■ Written task
Count the lines in the items below that contain the string "separated", treating uppercase and lowercase as different, and give only that number.

■ Listed entries
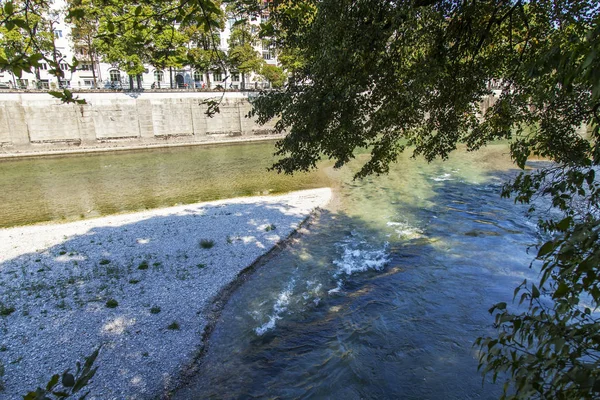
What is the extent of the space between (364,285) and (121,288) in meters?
7.91

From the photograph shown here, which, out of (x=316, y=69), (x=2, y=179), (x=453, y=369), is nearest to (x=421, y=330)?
(x=453, y=369)

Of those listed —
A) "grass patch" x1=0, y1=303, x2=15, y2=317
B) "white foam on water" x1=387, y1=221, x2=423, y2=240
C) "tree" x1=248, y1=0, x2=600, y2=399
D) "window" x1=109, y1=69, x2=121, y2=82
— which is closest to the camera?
"tree" x1=248, y1=0, x2=600, y2=399

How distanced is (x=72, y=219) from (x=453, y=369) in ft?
63.9

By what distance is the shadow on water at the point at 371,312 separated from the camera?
8.22 metres

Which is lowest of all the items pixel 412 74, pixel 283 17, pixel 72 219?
pixel 72 219

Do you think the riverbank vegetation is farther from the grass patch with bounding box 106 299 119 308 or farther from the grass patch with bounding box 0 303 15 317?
the grass patch with bounding box 0 303 15 317

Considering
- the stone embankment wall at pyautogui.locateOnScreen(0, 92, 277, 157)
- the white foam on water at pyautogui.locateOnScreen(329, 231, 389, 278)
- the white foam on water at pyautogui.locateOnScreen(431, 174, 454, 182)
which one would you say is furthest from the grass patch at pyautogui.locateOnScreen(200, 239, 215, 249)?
the stone embankment wall at pyautogui.locateOnScreen(0, 92, 277, 157)

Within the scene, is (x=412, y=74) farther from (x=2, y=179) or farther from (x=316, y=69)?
(x=2, y=179)

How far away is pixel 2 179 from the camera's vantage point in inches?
1110

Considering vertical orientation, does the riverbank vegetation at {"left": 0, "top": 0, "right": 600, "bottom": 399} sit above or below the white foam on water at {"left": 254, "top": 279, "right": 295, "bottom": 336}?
above

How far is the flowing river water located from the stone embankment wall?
14514 mm

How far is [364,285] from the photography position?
12.3 meters

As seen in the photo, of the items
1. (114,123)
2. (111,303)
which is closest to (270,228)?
(111,303)

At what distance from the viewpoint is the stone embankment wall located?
1496 inches
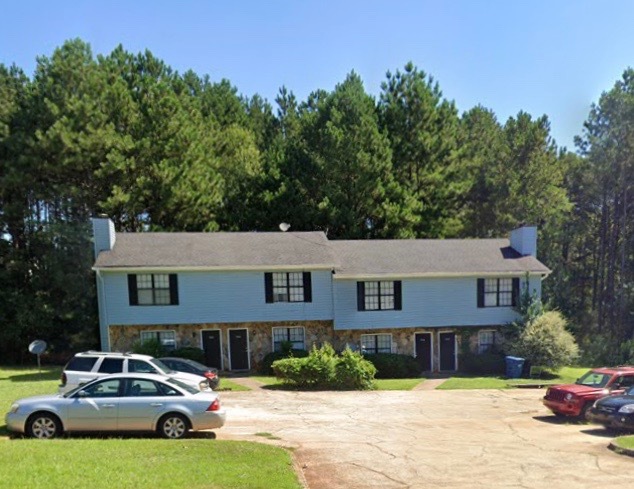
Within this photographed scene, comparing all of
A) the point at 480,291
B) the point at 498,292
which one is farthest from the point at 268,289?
the point at 498,292

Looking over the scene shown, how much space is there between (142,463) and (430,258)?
73.4ft

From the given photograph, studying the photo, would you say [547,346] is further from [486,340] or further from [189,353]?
[189,353]

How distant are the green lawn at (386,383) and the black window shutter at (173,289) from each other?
531 cm

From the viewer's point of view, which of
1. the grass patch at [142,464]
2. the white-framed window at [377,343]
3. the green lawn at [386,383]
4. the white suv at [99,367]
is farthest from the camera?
the white-framed window at [377,343]

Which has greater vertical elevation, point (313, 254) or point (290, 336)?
point (313, 254)

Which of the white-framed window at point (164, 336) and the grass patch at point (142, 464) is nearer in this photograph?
the grass patch at point (142, 464)

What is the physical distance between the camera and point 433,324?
28031 mm

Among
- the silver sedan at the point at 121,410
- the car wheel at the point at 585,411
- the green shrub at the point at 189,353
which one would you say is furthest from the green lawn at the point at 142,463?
the green shrub at the point at 189,353

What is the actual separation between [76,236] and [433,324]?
21.8 meters

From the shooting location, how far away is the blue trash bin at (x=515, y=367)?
26.2m

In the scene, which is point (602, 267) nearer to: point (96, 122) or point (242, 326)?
point (242, 326)

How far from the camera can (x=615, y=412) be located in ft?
49.2

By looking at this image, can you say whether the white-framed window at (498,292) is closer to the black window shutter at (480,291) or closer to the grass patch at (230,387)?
the black window shutter at (480,291)

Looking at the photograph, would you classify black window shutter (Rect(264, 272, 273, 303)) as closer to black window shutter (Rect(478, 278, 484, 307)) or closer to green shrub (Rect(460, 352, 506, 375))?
green shrub (Rect(460, 352, 506, 375))
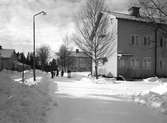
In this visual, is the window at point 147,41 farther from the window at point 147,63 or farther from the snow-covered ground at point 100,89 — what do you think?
the snow-covered ground at point 100,89

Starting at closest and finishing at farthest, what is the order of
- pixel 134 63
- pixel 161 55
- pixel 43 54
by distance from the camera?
pixel 134 63, pixel 161 55, pixel 43 54

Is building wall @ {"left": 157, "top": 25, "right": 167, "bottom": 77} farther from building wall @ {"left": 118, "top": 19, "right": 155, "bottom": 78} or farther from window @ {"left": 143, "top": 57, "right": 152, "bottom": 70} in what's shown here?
window @ {"left": 143, "top": 57, "right": 152, "bottom": 70}

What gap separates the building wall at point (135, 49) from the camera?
23.2 metres

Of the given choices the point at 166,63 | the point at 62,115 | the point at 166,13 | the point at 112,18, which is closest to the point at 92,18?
the point at 112,18

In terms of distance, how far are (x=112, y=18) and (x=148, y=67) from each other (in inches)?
349

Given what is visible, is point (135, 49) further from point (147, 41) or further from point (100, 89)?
point (100, 89)

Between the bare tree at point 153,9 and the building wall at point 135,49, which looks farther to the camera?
the building wall at point 135,49

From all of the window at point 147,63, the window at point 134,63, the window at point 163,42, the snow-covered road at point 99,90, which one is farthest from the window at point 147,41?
the snow-covered road at point 99,90

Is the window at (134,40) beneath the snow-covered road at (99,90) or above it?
above

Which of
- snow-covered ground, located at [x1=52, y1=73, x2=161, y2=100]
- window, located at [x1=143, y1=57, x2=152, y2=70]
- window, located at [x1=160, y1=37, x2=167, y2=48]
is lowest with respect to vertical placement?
snow-covered ground, located at [x1=52, y1=73, x2=161, y2=100]

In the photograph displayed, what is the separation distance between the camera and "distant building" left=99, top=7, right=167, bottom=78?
2312 cm

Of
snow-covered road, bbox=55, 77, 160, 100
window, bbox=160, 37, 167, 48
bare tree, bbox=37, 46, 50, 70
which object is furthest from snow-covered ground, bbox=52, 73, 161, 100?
bare tree, bbox=37, 46, 50, 70

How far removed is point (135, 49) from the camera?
24094 millimetres

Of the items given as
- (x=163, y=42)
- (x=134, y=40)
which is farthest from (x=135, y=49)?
(x=163, y=42)
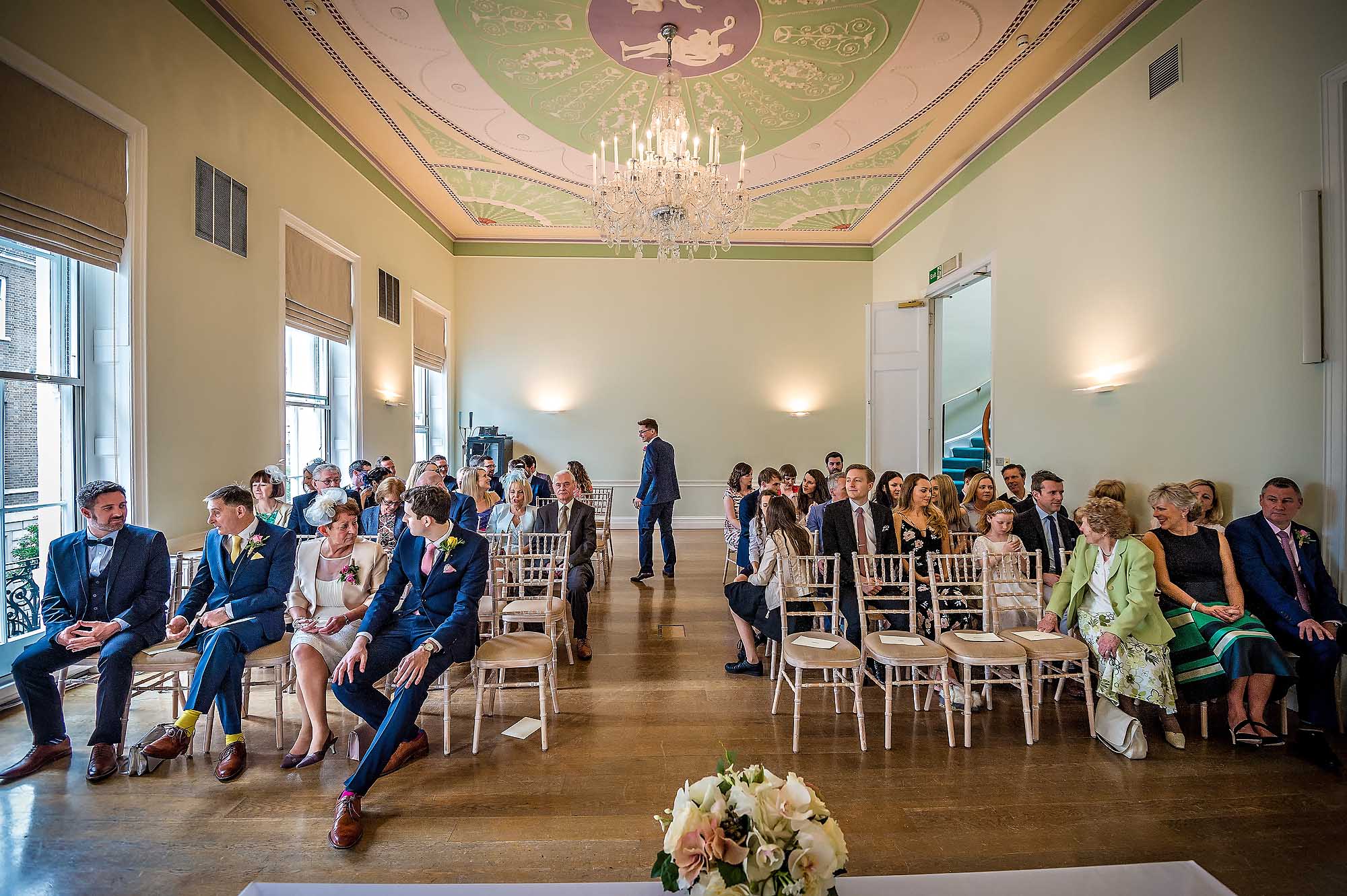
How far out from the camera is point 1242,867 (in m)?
2.35

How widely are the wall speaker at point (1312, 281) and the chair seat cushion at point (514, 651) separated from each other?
4681mm

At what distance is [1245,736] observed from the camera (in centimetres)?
328

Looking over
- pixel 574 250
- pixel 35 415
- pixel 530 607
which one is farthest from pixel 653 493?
pixel 574 250

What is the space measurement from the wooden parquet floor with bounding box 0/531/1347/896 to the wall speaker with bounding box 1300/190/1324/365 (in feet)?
7.43

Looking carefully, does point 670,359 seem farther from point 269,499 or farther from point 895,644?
point 895,644

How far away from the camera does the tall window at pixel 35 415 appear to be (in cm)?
363

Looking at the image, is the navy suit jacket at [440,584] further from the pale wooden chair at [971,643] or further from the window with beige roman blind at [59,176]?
the window with beige roman blind at [59,176]

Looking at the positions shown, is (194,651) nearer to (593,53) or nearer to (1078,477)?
(593,53)

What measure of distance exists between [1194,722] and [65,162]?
742cm

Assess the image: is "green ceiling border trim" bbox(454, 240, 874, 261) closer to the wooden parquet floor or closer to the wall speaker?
the wall speaker

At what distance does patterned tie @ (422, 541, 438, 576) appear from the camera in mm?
3322

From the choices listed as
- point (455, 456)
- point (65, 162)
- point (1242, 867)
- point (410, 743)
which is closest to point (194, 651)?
point (410, 743)

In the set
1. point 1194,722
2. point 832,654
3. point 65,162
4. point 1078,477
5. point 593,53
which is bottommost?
point 1194,722

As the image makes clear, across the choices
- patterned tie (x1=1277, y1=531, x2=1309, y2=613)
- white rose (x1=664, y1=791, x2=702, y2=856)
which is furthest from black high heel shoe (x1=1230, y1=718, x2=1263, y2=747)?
white rose (x1=664, y1=791, x2=702, y2=856)
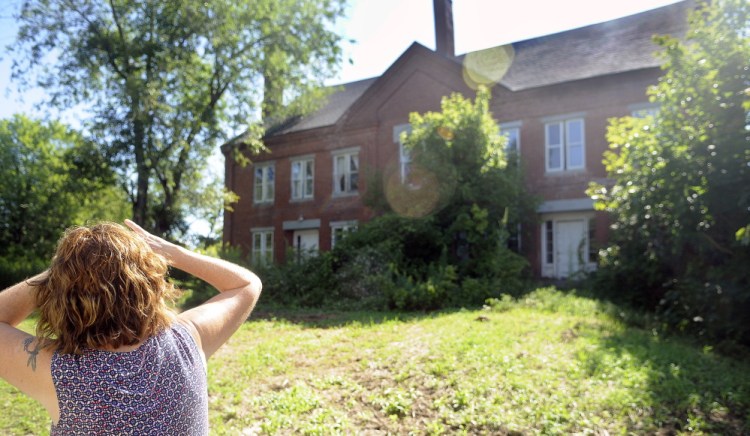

■ Problem solution
2